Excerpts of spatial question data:
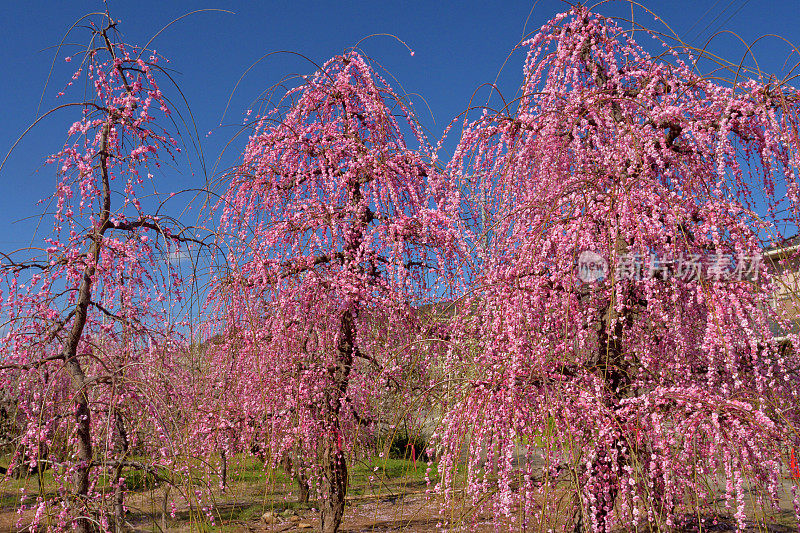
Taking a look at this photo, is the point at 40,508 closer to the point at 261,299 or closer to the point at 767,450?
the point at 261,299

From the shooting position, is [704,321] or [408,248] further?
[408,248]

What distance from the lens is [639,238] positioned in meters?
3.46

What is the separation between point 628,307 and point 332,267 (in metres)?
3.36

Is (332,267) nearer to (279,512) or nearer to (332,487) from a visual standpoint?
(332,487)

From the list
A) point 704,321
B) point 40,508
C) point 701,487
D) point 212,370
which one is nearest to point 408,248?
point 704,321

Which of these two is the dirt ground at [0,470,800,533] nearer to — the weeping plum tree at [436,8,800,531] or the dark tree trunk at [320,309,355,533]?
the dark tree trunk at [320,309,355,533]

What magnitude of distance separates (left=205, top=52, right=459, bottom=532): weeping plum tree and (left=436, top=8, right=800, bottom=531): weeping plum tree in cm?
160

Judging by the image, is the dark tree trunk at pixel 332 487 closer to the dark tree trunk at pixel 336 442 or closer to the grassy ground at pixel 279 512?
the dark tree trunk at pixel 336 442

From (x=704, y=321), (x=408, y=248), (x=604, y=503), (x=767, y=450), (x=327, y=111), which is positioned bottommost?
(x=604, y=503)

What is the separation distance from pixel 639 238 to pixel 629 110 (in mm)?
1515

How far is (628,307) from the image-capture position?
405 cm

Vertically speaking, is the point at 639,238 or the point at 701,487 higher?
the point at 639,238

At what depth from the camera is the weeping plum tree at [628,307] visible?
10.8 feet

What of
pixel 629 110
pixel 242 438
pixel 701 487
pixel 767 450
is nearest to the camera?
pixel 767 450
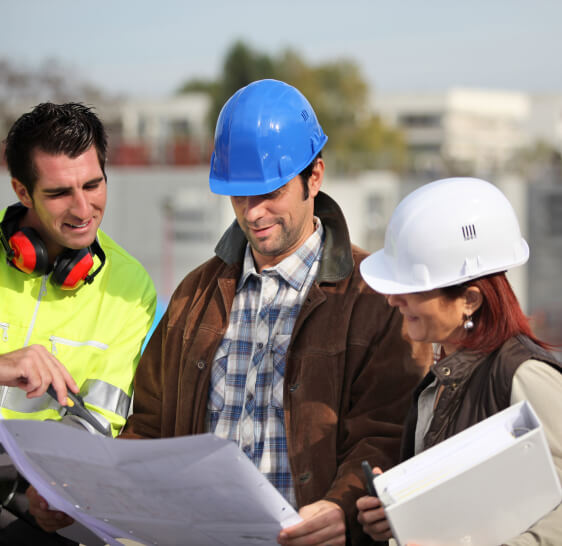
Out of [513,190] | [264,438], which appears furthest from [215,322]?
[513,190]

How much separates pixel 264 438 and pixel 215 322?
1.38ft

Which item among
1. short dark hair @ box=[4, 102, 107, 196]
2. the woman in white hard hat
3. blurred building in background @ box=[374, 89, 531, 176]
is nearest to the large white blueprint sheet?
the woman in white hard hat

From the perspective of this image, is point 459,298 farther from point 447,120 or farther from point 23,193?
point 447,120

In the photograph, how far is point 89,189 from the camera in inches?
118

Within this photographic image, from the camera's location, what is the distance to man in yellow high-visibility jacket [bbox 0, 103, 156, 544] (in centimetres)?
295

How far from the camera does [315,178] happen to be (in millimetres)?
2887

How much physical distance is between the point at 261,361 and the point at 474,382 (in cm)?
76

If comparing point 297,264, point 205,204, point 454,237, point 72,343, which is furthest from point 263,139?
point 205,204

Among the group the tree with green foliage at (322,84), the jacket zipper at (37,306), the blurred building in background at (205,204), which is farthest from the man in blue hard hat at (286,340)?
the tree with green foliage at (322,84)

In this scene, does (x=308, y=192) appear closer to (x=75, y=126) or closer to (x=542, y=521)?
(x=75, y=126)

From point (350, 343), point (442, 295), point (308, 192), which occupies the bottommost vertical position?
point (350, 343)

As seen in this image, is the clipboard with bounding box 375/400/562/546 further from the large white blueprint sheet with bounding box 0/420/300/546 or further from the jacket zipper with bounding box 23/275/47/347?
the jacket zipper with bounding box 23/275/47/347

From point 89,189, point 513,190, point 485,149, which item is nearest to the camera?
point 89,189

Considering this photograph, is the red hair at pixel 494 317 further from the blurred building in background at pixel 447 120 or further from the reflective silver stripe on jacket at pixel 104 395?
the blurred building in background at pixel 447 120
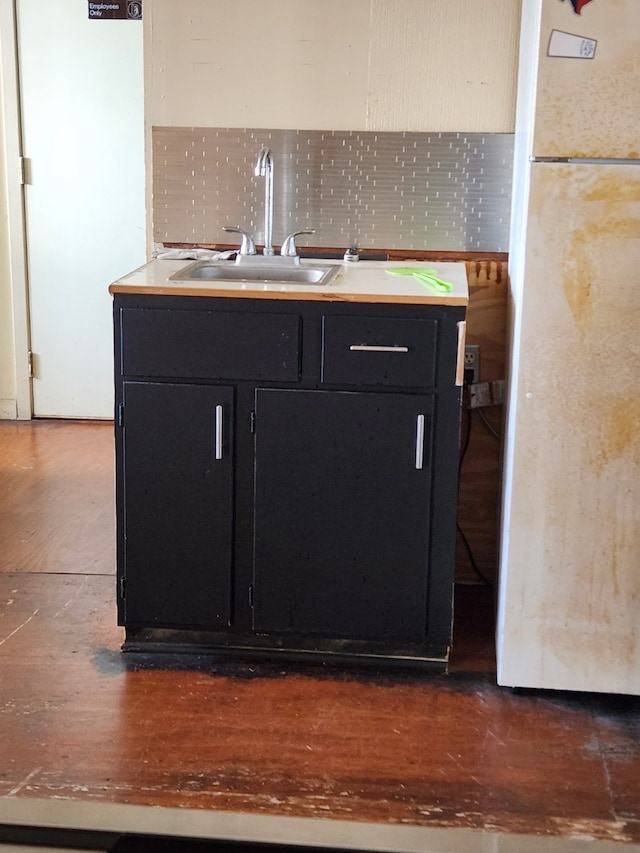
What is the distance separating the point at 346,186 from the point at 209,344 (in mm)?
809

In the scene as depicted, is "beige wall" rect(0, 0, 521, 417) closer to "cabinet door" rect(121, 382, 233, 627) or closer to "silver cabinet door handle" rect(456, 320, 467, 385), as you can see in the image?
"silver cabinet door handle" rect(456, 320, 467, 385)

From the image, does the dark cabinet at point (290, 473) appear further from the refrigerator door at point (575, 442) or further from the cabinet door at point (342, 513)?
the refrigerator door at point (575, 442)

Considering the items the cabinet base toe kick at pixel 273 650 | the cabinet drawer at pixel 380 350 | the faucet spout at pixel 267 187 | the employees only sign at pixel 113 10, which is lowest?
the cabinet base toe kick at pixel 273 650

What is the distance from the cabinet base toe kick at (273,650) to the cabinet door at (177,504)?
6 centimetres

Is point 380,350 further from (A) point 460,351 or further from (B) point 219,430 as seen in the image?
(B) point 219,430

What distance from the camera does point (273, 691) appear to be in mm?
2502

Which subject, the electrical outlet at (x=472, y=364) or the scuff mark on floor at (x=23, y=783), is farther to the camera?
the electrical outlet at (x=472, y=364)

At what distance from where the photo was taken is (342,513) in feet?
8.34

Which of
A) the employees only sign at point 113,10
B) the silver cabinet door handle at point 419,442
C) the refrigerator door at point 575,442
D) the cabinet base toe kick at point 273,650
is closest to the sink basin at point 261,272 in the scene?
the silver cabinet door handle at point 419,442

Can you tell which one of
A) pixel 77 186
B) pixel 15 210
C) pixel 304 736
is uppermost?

### Exercise aim
Return each line from the material above exactly, but not the pictures.

### Solution to this problem
Taking a look at this photo, is the point at 40,508 closer to the point at 261,299 or closer to the point at 767,450?
the point at 261,299

From the shooting position, is [704,321] or [408,248] further?
[408,248]

What distance from the lens is [639,238] positioned in meters?
3.46

What is the separation between point 628,307 and point 332,267 (in metres)?
3.36

Is (332,267) nearer to (279,512) or nearer to (332,487) from a visual standpoint?
(332,487)

From the list
A) point 704,321
B) point 40,508
C) point 701,487
D) point 212,370
which one is nearest to point 408,248?
point 704,321

Which of these two is the dirt ground at [0,470,800,533] nearer to — the weeping plum tree at [436,8,800,531] or the dark tree trunk at [320,309,355,533]?
the dark tree trunk at [320,309,355,533]

What magnitude of distance separates (left=205, top=52, right=459, bottom=532): weeping plum tree and (left=436, top=8, right=800, bottom=531): weeping plum tree in cm?
160

Judging by the image, is the dark tree trunk at pixel 332 487 closer to the dark tree trunk at pixel 336 442 or closer to the grassy ground at pixel 279 512?
the dark tree trunk at pixel 336 442

From (x=704, y=321), (x=408, y=248), (x=604, y=503), (x=767, y=450), (x=327, y=111), which is positioned bottommost?
(x=604, y=503)

What is the separation distance from pixel 639 238 to pixel 629 110 (in mm)?
1515

How far is (628,307) from the image-capture position?
405 cm

Vertically speaking, is the point at 639,238 or the point at 701,487 higher?
the point at 639,238

At what depth from the camera is the weeping plum tree at [628,307] visible?
10.8 feet

What of
pixel 629 110
pixel 242 438
pixel 701 487
pixel 767 450
is nearest to the camera?
pixel 767 450
Out of [513,190] | [264,438], which appears furthest from [215,322]?
[513,190]

How much separates pixel 264 438 and pixel 215 322?
1.38ft

Which item among
1. short dark hair @ box=[4, 102, 107, 196]
2. the woman in white hard hat
3. blurred building in background @ box=[374, 89, 531, 176]
is nearest to the large white blueprint sheet?
the woman in white hard hat

From the perspective of this image, is point 459,298 farther from point 447,120 or farther from point 23,193?
point 447,120

In the photograph, how far is point 89,189 from the camera in inches?
118

Within this photographic image, from the camera's location, what is the distance to man in yellow high-visibility jacket [bbox 0, 103, 156, 544] (in centimetres)?
295

How far from the camera does [315,178] happen to be (in millimetres)?
2887

How much physical distance is between the point at 261,361 and the point at 474,382 (in cm)?
76

If comparing point 297,264, point 205,204, point 454,237, point 72,343, which is furthest from point 263,139?
point 205,204

Among the group the tree with green foliage at (322,84), the jacket zipper at (37,306), the blurred building in background at (205,204), which is farthest from the man in blue hard hat at (286,340)?
the tree with green foliage at (322,84)

In this scene, does (x=308, y=192) appear closer to (x=75, y=126) or closer to (x=542, y=521)?
(x=75, y=126)

From point (350, 343), point (442, 295), point (308, 192), which occupies the bottommost vertical position?
point (350, 343)

As seen in this image, is the clipboard with bounding box 375/400/562/546 further from the large white blueprint sheet with bounding box 0/420/300/546 or further from the jacket zipper with bounding box 23/275/47/347?
the jacket zipper with bounding box 23/275/47/347

From point 89,189, point 513,190, point 485,149, which item is nearest to the camera?
point 89,189

Considering this photograph, is the red hair at pixel 494 317 further from the blurred building in background at pixel 447 120 or further from the reflective silver stripe on jacket at pixel 104 395?
the blurred building in background at pixel 447 120
What is the distance separating the point at 346,186 from the point at 209,344 (in mm)?
809

In the scene as depicted, is "beige wall" rect(0, 0, 521, 417) closer to "cabinet door" rect(121, 382, 233, 627) or closer to "silver cabinet door handle" rect(456, 320, 467, 385), as you can see in the image?
"silver cabinet door handle" rect(456, 320, 467, 385)

From the image, does the dark cabinet at point (290, 473) appear further from the refrigerator door at point (575, 442) or further from the cabinet door at point (342, 513)?
the refrigerator door at point (575, 442)

Considering the items the cabinet base toe kick at pixel 273 650 | the cabinet drawer at pixel 380 350 | the faucet spout at pixel 267 187 | the employees only sign at pixel 113 10, which is lowest?
the cabinet base toe kick at pixel 273 650

What is the distance from the cabinet base toe kick at (273,650) to the cabinet door at (177,504)?
6 centimetres

Is point 380,350 further from (A) point 460,351 or further from (B) point 219,430 as seen in the image?
(B) point 219,430

What distance from the camera does point (273, 691) appear to be in mm?
2502

Which subject, the electrical outlet at (x=472, y=364) or the scuff mark on floor at (x=23, y=783), is farther to the camera?
the electrical outlet at (x=472, y=364)

At what distance from where the photo was taken is (342,513) in feet?
8.34

Which of
A) the employees only sign at point 113,10
B) the silver cabinet door handle at point 419,442
C) the refrigerator door at point 575,442
D) the cabinet base toe kick at point 273,650
is closest to the sink basin at point 261,272 in the scene?
the silver cabinet door handle at point 419,442

Can you tell which one of
A) pixel 77 186
B) pixel 15 210
C) pixel 304 736
is uppermost?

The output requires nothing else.